A Receita Federal do Brasil intensificou as orientações voltadas à conformidade fiscal no setor rural, com atenção especial aos rendimentos oriundos de arrendamentos de imóveis rurais. A iniciativa integra uma ação nacional de conformidade cujo objetivo é estimular a autorregularização dos contribuintes, permitindo a correção de inconsistências até janeiro de 2026, antes do avanço para etapas de fiscalização mais rigorosas.

Segundo o órgão, é recorrente a subdeclaração ou o enquadramento incorreto dos valores recebidos com arrendamentos, seja por desconhecimento da legislação tributária, seja por falhas no preenchimento das declarações. Para identificar divergências, a Receita Federal tem ampliado o uso de cruzamento de dados, recorrendo a informações de cartórios, registros de imóveis rurais e movimentações financeiras, em um ambiente de fiscalização cada vez mais digital e integrado.

Foto: Jonathan Campos/AEN

O advogado tributarista Gianlucca Contiero Murari avalia que o atual movimento do Fisco representa um ponto de atenção relevante para produtores rurais e proprietários de terras. “A autorregularização é uma oportunidade valiosa para o contribuinte rural corrigir falhas, evitar autuações, multas elevadas e até questionamentos mais complexos no futuro. A Receita Federal tem adotado uma postura cada vez mais preventiva, mas com fiscalização altamente tecnológica”, afirma.

Murari ressalta que os rendimentos provenientes de arrendamento rural exigem cuidado específico no enquadramento e na declaração, de acordo com as regras do Imposto de Renda.

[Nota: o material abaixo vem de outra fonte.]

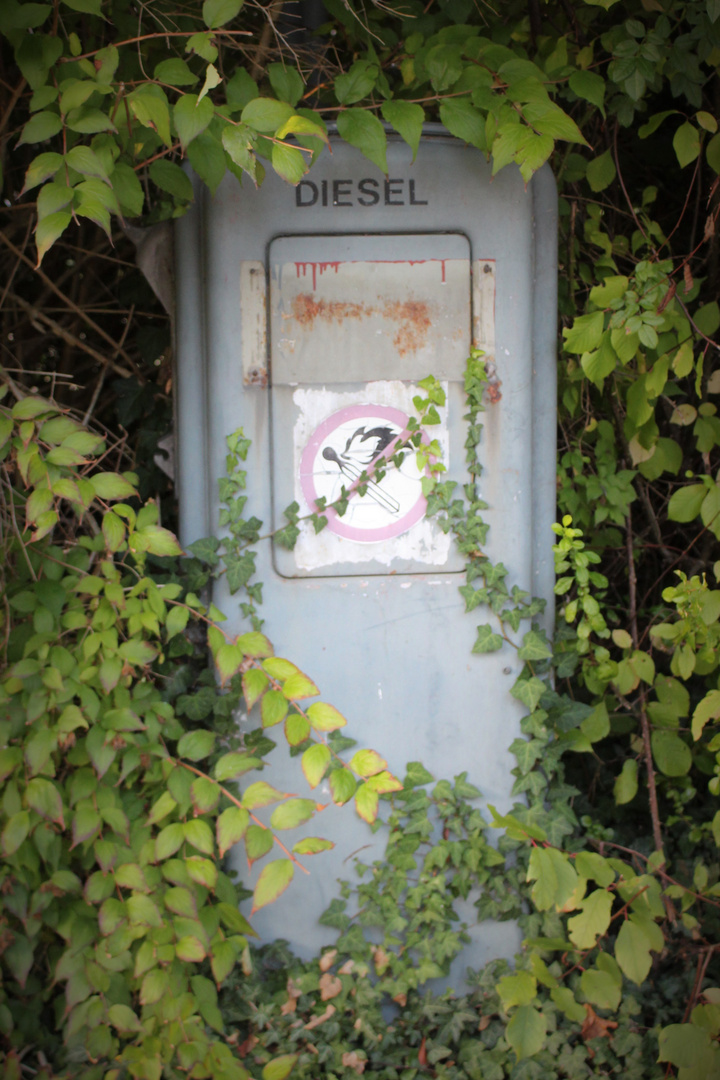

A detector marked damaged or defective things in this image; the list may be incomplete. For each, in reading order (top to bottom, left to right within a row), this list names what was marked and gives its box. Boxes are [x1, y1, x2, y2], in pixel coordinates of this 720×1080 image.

rust stain [293, 293, 371, 326]
rust stain [386, 298, 431, 356]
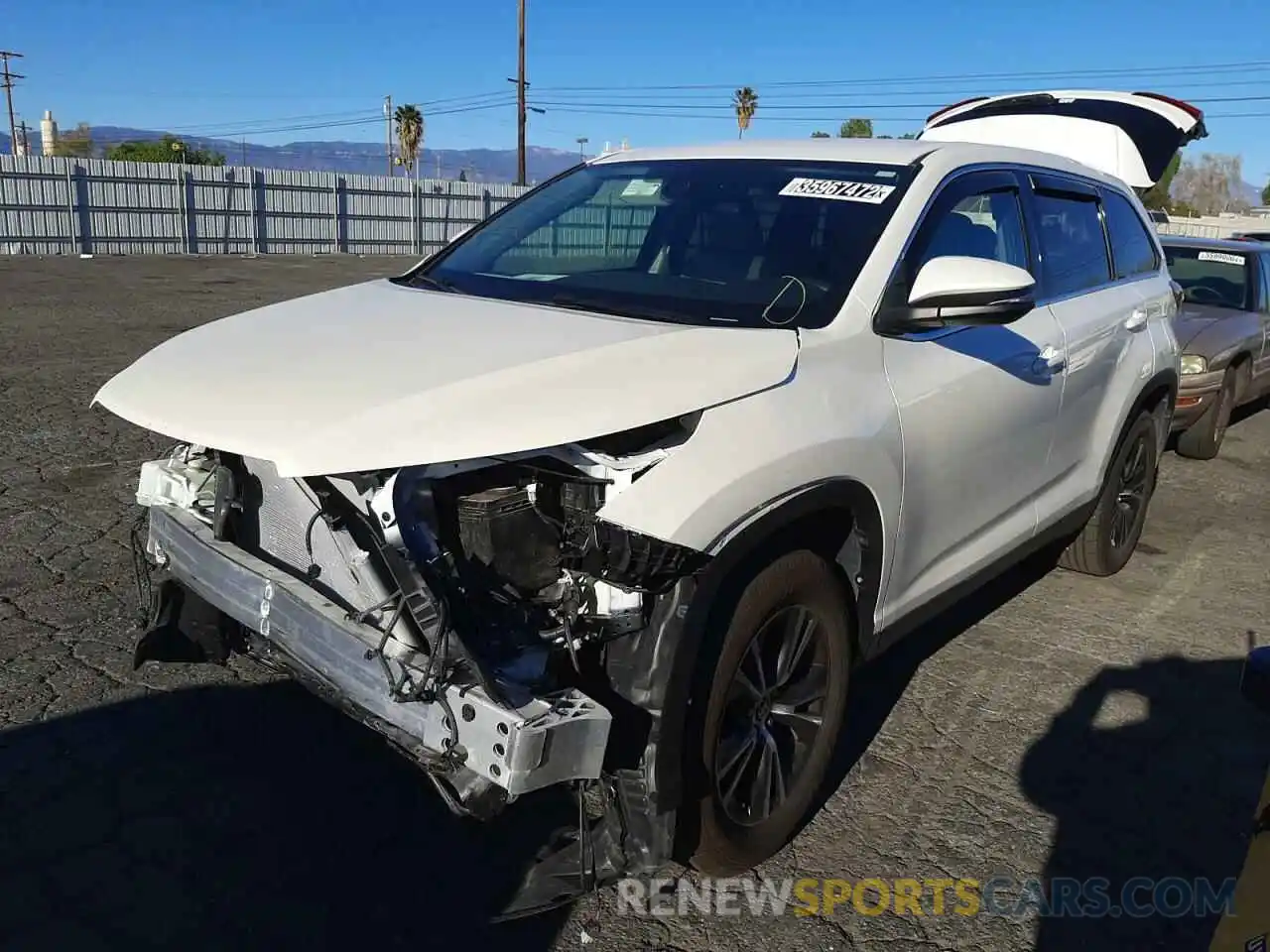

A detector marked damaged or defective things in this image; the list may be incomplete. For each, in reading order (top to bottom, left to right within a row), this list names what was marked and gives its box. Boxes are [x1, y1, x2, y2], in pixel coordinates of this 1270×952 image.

crumpled hood [93, 278, 797, 474]
crumpled hood [1173, 305, 1244, 350]
missing front bumper [141, 510, 611, 801]
damaged front end [130, 420, 715, 918]
cracked asphalt ground [2, 254, 1270, 952]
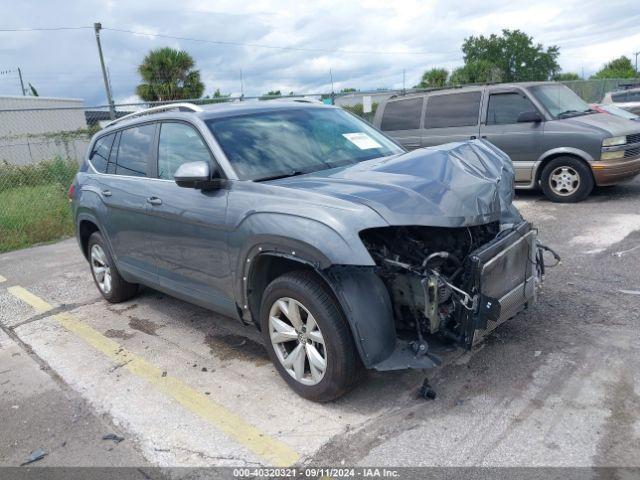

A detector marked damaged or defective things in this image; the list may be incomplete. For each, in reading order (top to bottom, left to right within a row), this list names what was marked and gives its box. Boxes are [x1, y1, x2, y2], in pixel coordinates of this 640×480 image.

bent hood [274, 140, 520, 228]
damaged volkswagen atlas [69, 101, 552, 402]
crushed front bumper [458, 221, 536, 348]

Isso inclui a avaliação sobre a tributação como pessoa física ou jurídica, conforme a estrutura da operação. “É fundamental que o produtor ou proprietário busque orientação especializada para avaliar contratos, natureza dos rendimentos e a forma correta de declarar. Um ajuste feito agora é muito menos oneroso do que uma autuação depois”, completa.